As part of a network security project, my colleague and I implemented IEEE 802.1X port-based Network access control at one of our customers networks. The setup consists of multiple Alcatel-Lucent Enterprise OmniSwitches (6450-P10 and 6860/E) and Aruba ClearPass.
We noticed, that mac-address based authentication worked all the time, but 802.1x fails constantly if the client was connected to a VoIP phone (NEC DT700). The phones does not do any port authentication. We use a device classification rule and User Network Profiles to get them to their correct VLAN. But the connected PCs should do a 802.1x based port authentication.
We used Wireshark to take a look at the communication. We created a packet trace on a client behind a VoIP phone, and we mirrored the traffic of the port, to which the phone was connected. Our assumption was that the VoIP phones drop the EAP packets from the connected PC.

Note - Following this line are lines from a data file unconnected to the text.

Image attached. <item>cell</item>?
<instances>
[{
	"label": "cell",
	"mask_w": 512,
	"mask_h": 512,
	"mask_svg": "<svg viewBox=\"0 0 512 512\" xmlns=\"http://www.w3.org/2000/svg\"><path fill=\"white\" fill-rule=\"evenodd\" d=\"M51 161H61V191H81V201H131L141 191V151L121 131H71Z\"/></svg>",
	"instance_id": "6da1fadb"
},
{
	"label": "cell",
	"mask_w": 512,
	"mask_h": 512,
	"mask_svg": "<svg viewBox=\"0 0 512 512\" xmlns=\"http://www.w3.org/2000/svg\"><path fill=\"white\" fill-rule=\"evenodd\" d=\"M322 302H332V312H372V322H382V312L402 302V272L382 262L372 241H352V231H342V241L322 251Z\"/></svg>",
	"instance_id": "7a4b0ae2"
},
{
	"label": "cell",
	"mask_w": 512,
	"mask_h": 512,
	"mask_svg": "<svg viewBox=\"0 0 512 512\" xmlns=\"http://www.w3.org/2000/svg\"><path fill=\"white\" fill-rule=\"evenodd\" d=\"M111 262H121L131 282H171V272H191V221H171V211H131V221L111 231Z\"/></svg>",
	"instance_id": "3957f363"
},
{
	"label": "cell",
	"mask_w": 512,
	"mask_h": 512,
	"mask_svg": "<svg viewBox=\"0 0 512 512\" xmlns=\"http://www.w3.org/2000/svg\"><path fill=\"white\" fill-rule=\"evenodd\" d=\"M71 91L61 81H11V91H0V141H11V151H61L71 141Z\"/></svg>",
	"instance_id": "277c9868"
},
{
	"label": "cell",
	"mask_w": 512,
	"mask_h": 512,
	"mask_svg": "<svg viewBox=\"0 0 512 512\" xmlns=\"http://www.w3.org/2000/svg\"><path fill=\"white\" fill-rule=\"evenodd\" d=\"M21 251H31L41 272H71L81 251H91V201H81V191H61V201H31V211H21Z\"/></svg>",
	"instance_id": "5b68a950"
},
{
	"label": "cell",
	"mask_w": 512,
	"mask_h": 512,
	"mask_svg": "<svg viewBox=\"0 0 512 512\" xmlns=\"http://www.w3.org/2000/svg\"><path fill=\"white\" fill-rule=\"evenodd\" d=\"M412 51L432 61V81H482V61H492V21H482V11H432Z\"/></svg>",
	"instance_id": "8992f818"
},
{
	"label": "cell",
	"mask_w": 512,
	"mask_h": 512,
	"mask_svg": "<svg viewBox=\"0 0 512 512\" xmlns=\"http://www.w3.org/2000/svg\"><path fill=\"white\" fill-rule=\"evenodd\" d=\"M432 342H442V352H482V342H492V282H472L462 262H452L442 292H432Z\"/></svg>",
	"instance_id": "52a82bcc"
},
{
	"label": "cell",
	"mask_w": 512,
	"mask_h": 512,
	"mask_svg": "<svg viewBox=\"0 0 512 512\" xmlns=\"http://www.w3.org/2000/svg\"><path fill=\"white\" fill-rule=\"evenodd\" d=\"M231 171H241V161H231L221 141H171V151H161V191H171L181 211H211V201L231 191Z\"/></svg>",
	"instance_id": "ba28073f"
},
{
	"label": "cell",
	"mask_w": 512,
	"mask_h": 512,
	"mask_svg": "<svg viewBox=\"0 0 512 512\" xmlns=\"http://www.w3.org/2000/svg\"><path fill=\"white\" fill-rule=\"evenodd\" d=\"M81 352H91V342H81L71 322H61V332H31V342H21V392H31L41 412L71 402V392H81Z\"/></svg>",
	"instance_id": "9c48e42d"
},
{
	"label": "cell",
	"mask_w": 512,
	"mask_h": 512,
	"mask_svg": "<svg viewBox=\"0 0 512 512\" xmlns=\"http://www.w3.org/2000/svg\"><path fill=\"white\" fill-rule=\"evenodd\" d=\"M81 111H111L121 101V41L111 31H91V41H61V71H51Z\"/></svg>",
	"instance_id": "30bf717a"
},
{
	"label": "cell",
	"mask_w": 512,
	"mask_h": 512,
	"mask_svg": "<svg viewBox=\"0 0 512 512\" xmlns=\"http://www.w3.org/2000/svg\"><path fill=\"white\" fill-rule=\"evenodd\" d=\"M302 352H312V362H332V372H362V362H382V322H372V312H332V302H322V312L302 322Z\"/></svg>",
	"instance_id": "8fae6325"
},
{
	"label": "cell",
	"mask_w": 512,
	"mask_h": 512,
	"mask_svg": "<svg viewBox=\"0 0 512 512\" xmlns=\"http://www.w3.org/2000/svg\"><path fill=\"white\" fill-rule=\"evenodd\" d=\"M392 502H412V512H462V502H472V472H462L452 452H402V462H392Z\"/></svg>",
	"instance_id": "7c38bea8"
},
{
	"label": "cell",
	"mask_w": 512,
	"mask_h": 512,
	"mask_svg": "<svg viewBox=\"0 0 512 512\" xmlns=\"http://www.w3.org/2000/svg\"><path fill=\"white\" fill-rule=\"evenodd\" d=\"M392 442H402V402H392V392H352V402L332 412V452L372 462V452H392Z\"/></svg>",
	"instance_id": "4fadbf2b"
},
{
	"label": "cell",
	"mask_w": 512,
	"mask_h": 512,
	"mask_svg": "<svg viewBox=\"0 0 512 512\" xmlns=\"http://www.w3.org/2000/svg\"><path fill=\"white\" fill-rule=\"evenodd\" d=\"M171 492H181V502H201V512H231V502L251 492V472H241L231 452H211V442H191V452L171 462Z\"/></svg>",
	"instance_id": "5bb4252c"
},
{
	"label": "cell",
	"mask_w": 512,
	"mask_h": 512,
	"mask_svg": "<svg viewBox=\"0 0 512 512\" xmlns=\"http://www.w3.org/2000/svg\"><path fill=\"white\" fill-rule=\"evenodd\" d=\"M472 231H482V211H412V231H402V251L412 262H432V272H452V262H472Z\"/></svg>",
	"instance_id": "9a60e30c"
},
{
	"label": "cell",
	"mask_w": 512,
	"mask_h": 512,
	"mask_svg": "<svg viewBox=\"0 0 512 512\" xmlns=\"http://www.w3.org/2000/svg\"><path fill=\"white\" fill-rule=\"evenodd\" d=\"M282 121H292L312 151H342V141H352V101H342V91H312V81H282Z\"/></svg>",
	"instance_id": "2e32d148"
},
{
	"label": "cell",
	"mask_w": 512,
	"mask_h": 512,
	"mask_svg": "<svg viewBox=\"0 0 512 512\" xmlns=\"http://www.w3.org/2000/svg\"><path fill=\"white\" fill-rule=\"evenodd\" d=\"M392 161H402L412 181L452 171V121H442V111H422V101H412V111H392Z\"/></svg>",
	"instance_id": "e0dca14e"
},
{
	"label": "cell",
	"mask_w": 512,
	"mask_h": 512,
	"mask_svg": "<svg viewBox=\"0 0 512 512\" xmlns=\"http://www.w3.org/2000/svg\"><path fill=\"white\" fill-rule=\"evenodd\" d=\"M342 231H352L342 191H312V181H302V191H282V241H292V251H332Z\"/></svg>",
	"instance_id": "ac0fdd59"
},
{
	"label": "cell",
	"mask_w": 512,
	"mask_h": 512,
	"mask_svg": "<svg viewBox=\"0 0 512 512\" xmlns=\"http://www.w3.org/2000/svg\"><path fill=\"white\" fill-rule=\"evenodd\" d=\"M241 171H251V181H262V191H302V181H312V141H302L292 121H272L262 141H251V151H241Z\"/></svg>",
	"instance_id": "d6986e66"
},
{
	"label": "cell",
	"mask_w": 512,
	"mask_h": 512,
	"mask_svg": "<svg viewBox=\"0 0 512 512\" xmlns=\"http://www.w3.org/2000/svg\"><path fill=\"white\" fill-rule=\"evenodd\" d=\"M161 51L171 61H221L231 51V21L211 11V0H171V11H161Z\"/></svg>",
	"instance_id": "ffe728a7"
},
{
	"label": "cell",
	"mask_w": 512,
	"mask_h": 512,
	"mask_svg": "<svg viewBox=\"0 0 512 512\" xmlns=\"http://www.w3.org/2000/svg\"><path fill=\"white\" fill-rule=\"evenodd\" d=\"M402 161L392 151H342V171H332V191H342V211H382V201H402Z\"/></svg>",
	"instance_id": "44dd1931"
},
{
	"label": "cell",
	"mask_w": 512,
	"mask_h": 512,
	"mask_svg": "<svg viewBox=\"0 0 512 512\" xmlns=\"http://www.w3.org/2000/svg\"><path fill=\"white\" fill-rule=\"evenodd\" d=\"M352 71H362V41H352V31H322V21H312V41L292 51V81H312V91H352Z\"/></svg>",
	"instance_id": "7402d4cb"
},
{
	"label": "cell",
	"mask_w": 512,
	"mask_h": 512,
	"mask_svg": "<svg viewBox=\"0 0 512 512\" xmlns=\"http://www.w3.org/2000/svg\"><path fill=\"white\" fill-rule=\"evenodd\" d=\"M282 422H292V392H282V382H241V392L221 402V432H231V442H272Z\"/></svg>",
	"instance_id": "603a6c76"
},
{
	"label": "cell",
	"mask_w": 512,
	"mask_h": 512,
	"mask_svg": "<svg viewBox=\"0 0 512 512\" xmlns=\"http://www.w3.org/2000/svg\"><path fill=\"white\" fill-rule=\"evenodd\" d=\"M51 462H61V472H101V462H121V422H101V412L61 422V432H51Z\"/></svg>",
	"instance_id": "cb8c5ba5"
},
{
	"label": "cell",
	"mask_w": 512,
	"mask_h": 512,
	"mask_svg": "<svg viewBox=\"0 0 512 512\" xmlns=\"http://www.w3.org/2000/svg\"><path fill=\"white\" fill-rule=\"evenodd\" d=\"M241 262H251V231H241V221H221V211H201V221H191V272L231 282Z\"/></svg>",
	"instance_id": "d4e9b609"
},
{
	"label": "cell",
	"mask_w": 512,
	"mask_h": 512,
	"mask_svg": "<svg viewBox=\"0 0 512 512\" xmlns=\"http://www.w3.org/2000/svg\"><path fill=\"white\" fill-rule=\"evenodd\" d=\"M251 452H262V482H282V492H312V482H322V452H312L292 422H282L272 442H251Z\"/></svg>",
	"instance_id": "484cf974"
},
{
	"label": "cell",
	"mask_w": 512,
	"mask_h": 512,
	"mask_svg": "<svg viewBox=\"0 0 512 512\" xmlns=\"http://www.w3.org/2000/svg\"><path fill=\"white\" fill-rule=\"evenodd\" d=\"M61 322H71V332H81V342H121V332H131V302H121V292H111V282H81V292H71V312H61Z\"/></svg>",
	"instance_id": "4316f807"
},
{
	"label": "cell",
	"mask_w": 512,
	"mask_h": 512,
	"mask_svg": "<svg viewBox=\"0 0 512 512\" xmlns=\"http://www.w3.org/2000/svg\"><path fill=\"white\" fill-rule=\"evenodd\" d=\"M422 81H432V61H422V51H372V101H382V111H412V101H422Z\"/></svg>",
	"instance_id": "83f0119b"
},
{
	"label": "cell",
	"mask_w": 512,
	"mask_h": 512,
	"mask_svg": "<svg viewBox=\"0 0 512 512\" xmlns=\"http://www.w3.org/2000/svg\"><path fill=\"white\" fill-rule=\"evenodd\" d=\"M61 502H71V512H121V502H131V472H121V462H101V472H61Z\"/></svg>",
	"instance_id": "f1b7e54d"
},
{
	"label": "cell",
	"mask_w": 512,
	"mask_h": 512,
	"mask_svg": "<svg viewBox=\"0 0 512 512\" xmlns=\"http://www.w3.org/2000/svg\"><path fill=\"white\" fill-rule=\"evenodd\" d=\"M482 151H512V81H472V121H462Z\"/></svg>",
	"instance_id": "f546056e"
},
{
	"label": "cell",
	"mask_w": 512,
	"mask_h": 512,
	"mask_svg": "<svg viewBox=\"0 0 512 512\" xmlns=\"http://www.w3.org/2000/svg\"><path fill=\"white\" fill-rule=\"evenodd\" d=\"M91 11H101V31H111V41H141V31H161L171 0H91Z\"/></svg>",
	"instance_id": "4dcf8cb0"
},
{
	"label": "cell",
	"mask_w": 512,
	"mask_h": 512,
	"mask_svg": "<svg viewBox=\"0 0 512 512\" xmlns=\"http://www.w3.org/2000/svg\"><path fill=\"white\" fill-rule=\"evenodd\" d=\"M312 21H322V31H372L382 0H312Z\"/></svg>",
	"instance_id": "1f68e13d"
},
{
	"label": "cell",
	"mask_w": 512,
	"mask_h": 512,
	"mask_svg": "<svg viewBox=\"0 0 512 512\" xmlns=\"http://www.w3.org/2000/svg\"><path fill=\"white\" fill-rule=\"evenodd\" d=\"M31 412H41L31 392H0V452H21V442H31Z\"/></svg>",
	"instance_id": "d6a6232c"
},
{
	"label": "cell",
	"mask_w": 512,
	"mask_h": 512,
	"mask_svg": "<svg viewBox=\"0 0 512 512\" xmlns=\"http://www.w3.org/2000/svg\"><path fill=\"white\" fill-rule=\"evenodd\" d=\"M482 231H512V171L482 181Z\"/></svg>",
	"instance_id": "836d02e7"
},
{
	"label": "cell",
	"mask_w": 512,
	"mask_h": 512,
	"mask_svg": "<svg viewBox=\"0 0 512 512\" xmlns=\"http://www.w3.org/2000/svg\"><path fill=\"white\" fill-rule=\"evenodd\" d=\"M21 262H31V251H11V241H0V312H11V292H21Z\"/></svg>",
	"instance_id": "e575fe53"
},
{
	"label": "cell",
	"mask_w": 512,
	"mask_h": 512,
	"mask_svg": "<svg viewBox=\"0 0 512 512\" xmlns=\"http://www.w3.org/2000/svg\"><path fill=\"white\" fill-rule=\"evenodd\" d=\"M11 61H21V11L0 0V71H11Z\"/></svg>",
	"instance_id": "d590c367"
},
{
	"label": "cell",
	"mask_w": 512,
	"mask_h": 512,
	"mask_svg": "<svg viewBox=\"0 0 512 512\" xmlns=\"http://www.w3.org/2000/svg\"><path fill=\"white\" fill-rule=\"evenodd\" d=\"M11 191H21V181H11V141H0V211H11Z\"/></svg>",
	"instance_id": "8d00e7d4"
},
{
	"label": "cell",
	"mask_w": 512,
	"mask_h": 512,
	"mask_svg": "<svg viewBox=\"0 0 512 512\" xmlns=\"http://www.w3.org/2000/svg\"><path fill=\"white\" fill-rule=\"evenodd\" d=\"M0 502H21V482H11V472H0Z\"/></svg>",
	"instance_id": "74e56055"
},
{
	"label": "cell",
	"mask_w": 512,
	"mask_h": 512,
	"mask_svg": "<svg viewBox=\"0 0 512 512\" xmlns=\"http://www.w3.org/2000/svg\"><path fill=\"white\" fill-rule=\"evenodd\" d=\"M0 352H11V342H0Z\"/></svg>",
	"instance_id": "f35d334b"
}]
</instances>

This is a packet trace from my ThinkPad X250 which was connected to the phone.
You can see the repeating “Request, Identity” from the switch, and the answer from my laptop (Response, Identity). The destination for the response is a multicast mac-address. But this frame was not captured behind the VoIP phone! It was missing. On the packet trace, that was created my mirroring the switch port to which the phone was connected, the “Request, Identity” was seen, but not the “Response, Identity”. The phone was dropping the EAP packets of my laptop!
The customer called the company who was maintaining the phones. But they did not understood our problem, so they enabled 802.1x on the phones. We disabled this instantly again.
I decided to take a look into the manual of the NEC DT700 and I found a point called “EAPoL forwarding” in the advanced network settings. After enabling this setting, EAP started working instantly.
This is again a packet trace from my laptop, taken while it was connected to a VoIP phone. As you can see, the last EAP packet is “Success”!